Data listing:
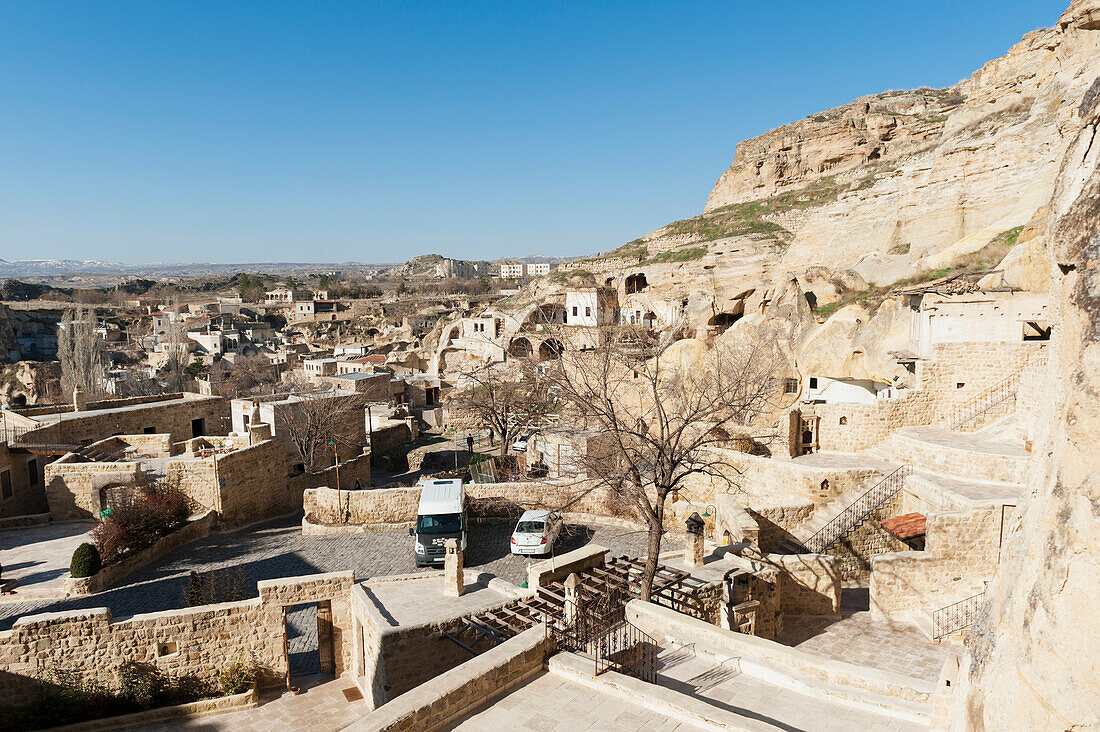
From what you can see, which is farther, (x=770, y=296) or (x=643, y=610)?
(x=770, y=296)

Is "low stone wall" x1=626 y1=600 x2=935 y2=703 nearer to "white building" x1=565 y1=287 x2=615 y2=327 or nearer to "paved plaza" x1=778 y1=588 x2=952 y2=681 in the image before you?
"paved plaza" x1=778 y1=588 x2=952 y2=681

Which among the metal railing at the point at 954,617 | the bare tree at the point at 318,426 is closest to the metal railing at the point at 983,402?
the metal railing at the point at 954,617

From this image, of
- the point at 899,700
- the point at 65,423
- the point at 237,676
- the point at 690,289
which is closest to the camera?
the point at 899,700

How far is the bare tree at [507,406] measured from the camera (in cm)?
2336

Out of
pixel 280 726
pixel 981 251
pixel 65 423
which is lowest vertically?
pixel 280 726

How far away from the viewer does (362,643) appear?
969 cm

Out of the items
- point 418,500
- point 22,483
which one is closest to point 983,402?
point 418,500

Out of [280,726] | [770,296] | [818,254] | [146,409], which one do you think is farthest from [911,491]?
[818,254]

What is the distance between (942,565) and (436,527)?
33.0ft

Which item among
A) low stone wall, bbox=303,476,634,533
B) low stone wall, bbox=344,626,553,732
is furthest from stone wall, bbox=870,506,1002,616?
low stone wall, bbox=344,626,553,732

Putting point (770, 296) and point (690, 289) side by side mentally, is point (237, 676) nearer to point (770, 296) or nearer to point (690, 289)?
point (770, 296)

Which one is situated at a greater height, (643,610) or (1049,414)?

* * *

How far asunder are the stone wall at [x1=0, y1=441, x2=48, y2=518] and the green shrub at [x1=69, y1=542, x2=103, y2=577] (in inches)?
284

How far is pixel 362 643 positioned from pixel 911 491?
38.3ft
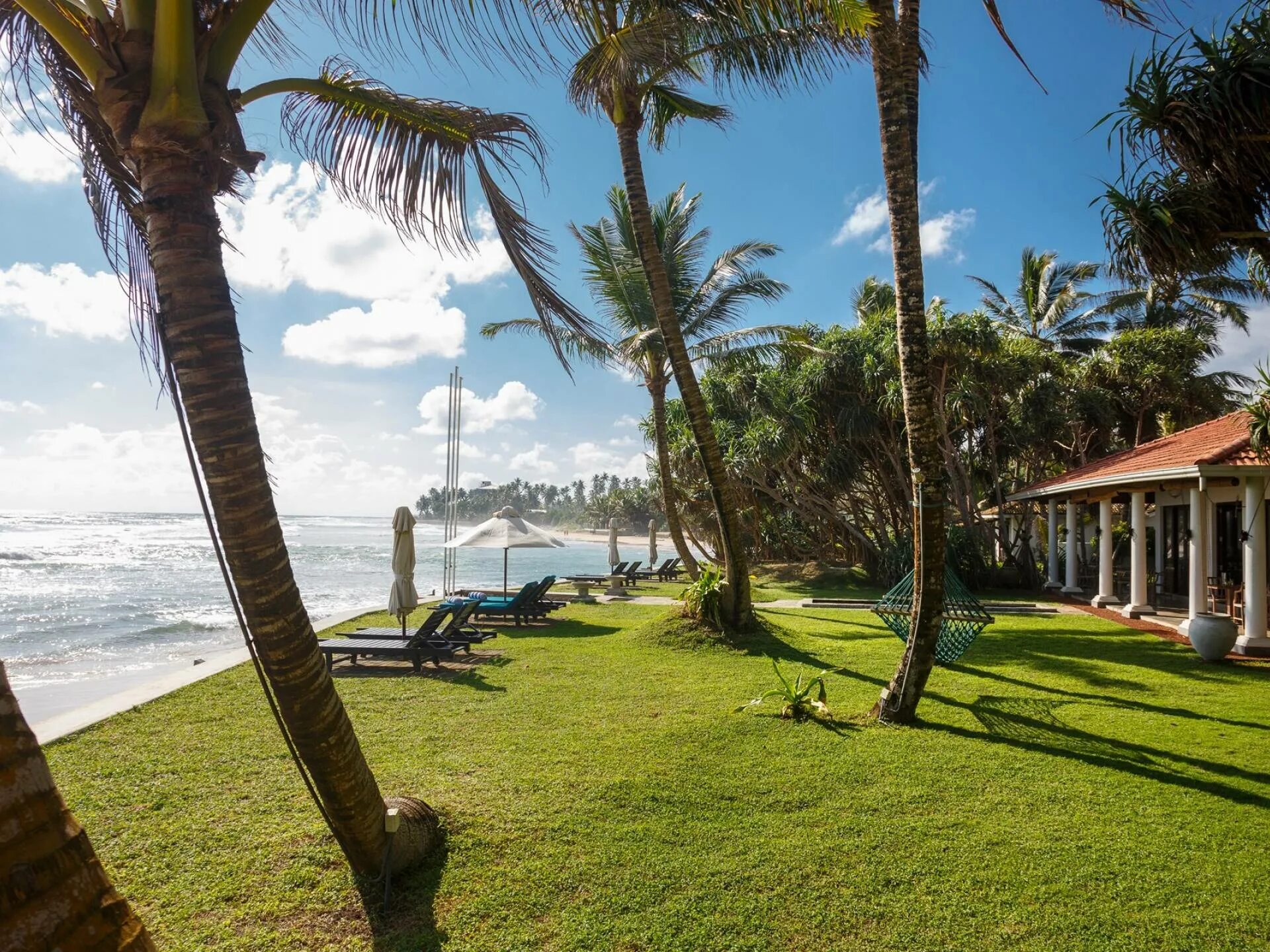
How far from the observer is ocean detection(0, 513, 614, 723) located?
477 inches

#### [OBJECTIVE]
Locate each line of the data listing that contains the word "closest", and copy those lines.

#### [COMPLETE OUTPUT]
Which among the metal railing at the point at 954,617 | the bare tree at the point at 318,426 is closest to the metal railing at the point at 983,402?
which is closest to the camera?
which one is closest to point 983,402?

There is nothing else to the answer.